● Problem details
Please set down word for word the records below, from the line with "Alani & Windblüte" to the line with "Yellow Bird - Calimbo Steel Band lyrics", including both of those lines.

● Data to use
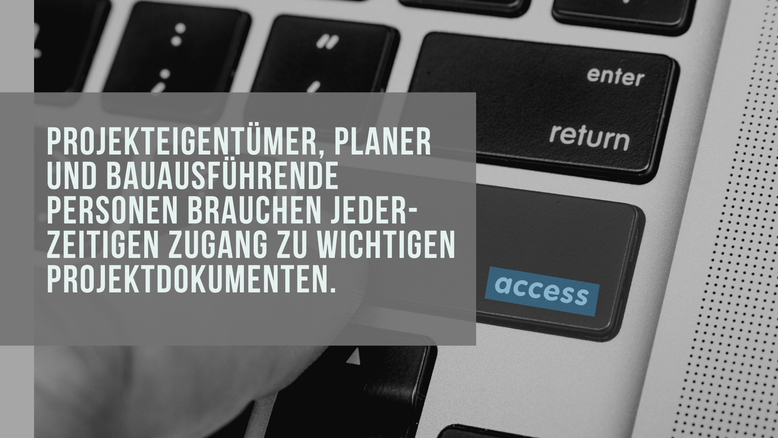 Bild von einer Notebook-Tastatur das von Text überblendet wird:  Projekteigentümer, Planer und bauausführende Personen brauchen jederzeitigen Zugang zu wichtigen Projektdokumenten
--
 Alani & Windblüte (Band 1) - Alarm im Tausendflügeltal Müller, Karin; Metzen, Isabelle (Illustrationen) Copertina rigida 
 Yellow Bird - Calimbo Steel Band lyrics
* * *
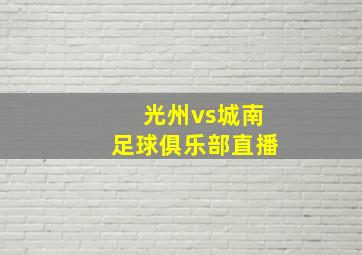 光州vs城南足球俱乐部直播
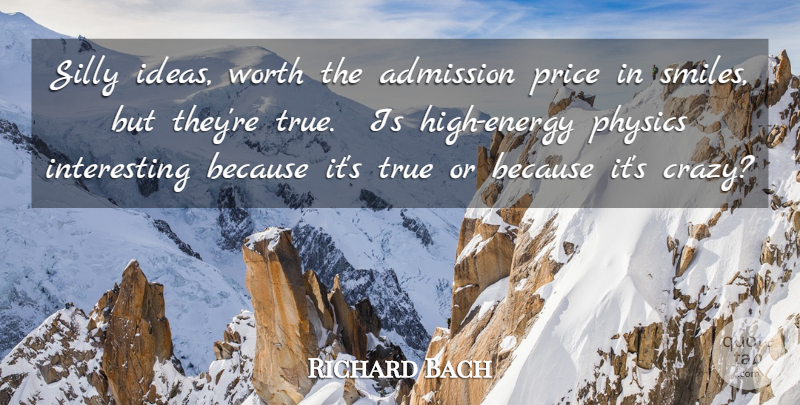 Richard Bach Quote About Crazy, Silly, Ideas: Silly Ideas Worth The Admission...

● Exercise output
 Alani & Windblüte (Band 1) - Alarm im Tausendflügeltal Müller, Karin; Metzen, Isabelle (Illustrationen) Copertina rigida 
 Yellow Bird - Calimbo Steel Band lyrics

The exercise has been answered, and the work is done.